Asian Journal of Research in Botany

Background: Vigna radiata is a nutritionally important grain legume whose genetic improvement and breeding efficiency depend on accurate assessment of genetic diversity using SSR molecular markers.

Aims: To assess the genetic diversity of mung bean genotypes through the application of SSR markers.

Study Design:  The experiment was conducted using a plot size of 5m x 5m. Seed viability was evaluated through germination tests following mechanical scarification and fungicide treatment.

Place and Duration of the Study: Located in Ibadan, in the southwestern region of Nigeria, the study was carried out between March and June 2025.

Methodology: SSR primers used in this study were selected from previously validated mung bean microsatellite markers developed by (Somta et al., 2009; Saini et al., 2024). and additional legume SSR resources reported by Varshney et al. (2021). Primers were chosen based on their high polymorphism, reproducibility, and broad genome coverage.

Primer sequences were synthesized commercially and validated prior to PCR amplification.

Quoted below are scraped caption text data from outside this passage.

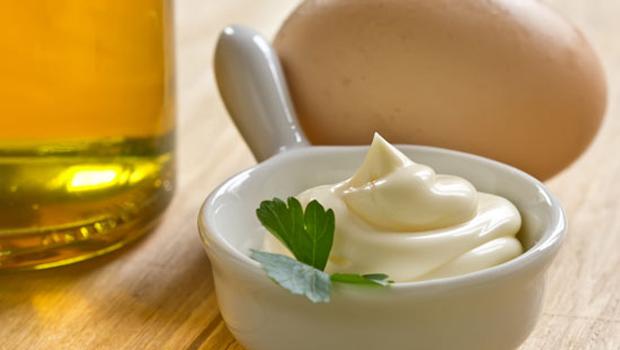 Sử dụng sốt mayonnaise cho món chả mực chiên vàng
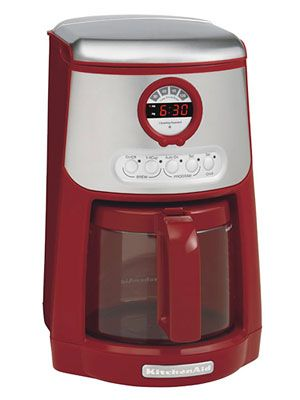Java Studio Coffee Maker : 1000+ ideas about Red Coffee Maker on Pinterest Le creuset, Le creuset colors and Coffee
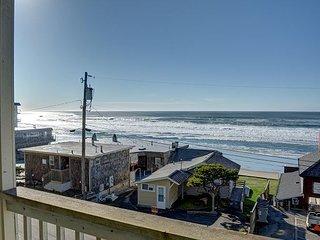 Cute beach condo in the heart of Lincoln City with beach access and a pool!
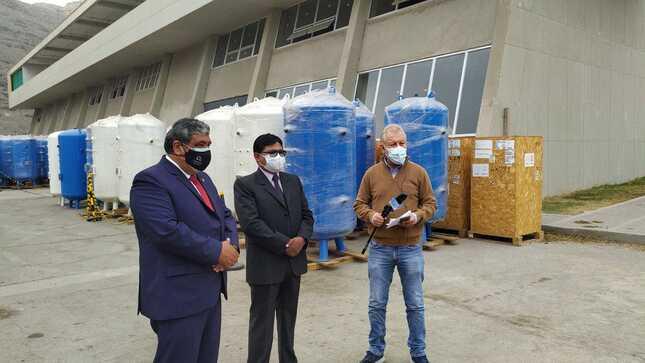 Gobernador regional de Puno supervisó traslado de Planta de Oxígeno para la provincia de Melgar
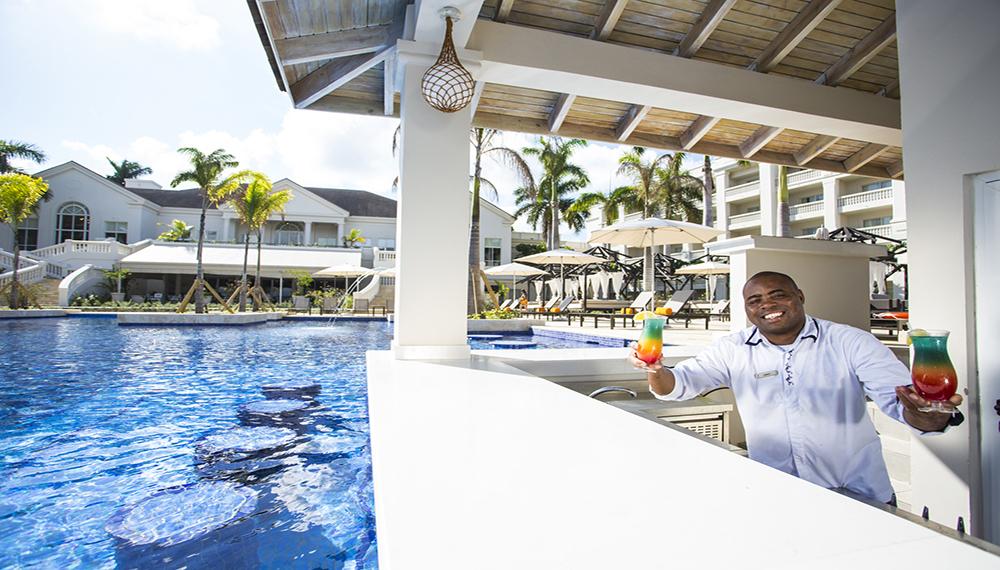 Swim Up Bar Hyatt Ziva Jamaica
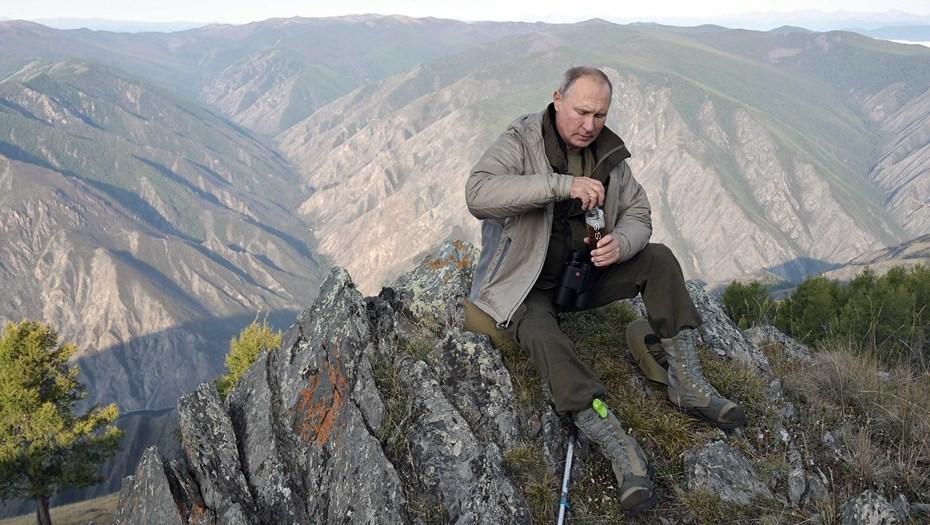 Собирал грибы, пошел в поход: как Путин отдохнул в тайге накануне дня рождения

Fifteen mung bean (Vigna radiata) genotypes were sourced from the International Institute of Tropical Agriculture for this study. The experiment was established in a randomized complete block design with three replicates under standard agronomic management. Young leaf tissues were collected for genomic DNA extraction using the CTAB protocol. DNA quality and concentration were assessed by agarose gel electrophoresis and spectrophotometric analysis. Genetic variation was examined using SSR markers through PCR amplification. The resulting amplicons were resolved on agarose gel, and banding patterns were scored in a binary format. Genetic diversity parameters were computed using GenAlEx, and analyses including cluster analysis and AMOVA were performed to evaluate genetic relationships and population structure.

Results: SSR markers revealed a moderate to high level of polymorphism among the mung bean genotypes, with three to six alleles detected per locus. Polymorphic information content (PIC) values ranging from 0.45 to 0.82 indicate that most markers were highly informative for detecting genetic variation, while allele frequency differences further confirm substantial diversity within the population. Genetic similarity coefficients showed varying degrees of relatedness, highlighting the presence of both closely related and genetically divergent lines suitable for breeding. Cluster analysis grouped the genotypes into three distinct clusters, reflecting clear differences in genetic background and a structured patternof variability. Analysis of molecular variance (AMOVA) showed that 68% of the genetic variation occurred within populations and 32% among populations, with a fixation index (FST = 0.32) indicating moderate to high genetic differentiation. Overall, the observed polymorphism, genetic divergence, and population structure demonstrate significant variability and strong potential for selecting diverse parental lines to enhance breeding efficiency.

Conclusion: The study demonstrates substantial genetic diversity among mung bean genotypes, with high levels of polymorphism and allelic variation confirming the effectiveness of SSR markers for genetic characterization. The predominance of within-population variability, coupled with moderate differentiation among populations, highlights strong potential for targeted selection and hybridization, particularly through the use of parental lines from distinct genetic clusters to enhance heterosis. Overall, these findings provide valuable insights into the genetic structure of mung bean and emphasize the importance of molecular tools in breeding and germplasm conservation efforts.